### WHAT THIS EXERCISE ASKS
**a)** In the HPA download notebook, how many rows does the last line sample from the records labeled 'No staining'?
**b)** Continue the HPA download notebook from its last line.

# Downloading HPA public data

In [None]:
import io
import os
import requests
import pathlib
import gzip
import imageio
import pandas as pd


def tif_gzip_to_png(tif_path):
    '''Function to convert .tif.gz to .png and put it in the same folder
    Eg. for working in local work station
    '''
    png_path = pathlib.Path(tif_path.replace('.tif.gz','.png'))
    tf = gzip.open(tif_path).read()
    img = imageio.imread(tf, 'tiff')
    imageio.imwrite(png_path, img)
    
def download_and_convert_tifgzip_to_png(url, target_path):    
    '''Function to convert .tif.gz to .png and put it in the same folder
    Eg. in Kaggle notebook
    '''
    r = requests.get(url)
    f = io.BytesIO(r.content)
    tf = gzip.open(f).read()
    img = imageio.imread(tf, 'tiff')
    imageio.imwrite(target_path, img)

In [None]:
public_hpa_df = pd.read_csv('../input/publichpa-withcellline/kaggle_2021.csv')
colors = ['blue', 'red', 'green', 'yellow']
celllines = ['A-431', 'A549', 'EFO-21', 'HAP1', 'HEK 293', 'HUVEC TERT2', 'HaCaT', 'HeLa', 'PC-3', 'RH-30', 'RPTEC TERT1', 'SH-SY5Y', 'SK-MEL-30', 'SiHa', 'U-2 OS', 'U-251 MG', 'hTCEpi']
public_hpa_df_17 = public_hpa_df[public_hpa_df.Cellline.isin(celllines)]
len(public_hpa_df), len(public_hpa_df_17)


In [None]:
df = public_hpa_df[public_hpa_df.Label == 'No staining'].sample(n=500, random_state=42).reset_index(drop=True)

### DATASET EXTRACT
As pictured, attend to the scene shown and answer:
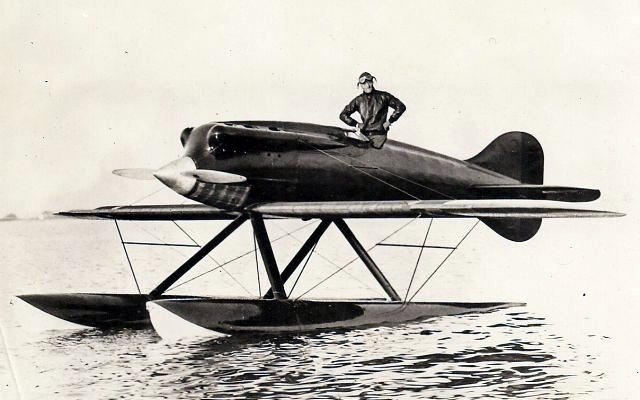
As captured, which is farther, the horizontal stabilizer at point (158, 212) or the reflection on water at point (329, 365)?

### RESULTS
**a)** 500 rows, with random_state=42.

**b)**
In [None]:
df.head()

In [None]:
df['downloaded'] = True

In [None]:
from fastai.vision.all import zipfile

with zipfile.ZipFile('negative_cells.zip', 'w') as img_out:    
    for i, row in df.iterrows():
        try:
            img = row.Image
            for color in colors:
                img_url = f'{img}_{color}.tif.gz'
                fname = f'{os.path.basename(img)}_{color}.png'
                r = requests.get(img_url)
                f = io.BytesIO(r.content)
                tf = gzip.open(f).read()
                # im = imageio.imread(tf, 'tiff')
                # print(type(im))
                img_out.writestr(fname, tf)
                # with open(save_path, 'wb') as f:
                #     f.write(r.content)
                # download_and_convert_tifgzip_to_png(img_url, save_path)
                # print(f'Downloaded {img_url} as {save_path}')    
        except:
            df['downloaded'].loc[i] = False
            print(f'failed to download: {img}')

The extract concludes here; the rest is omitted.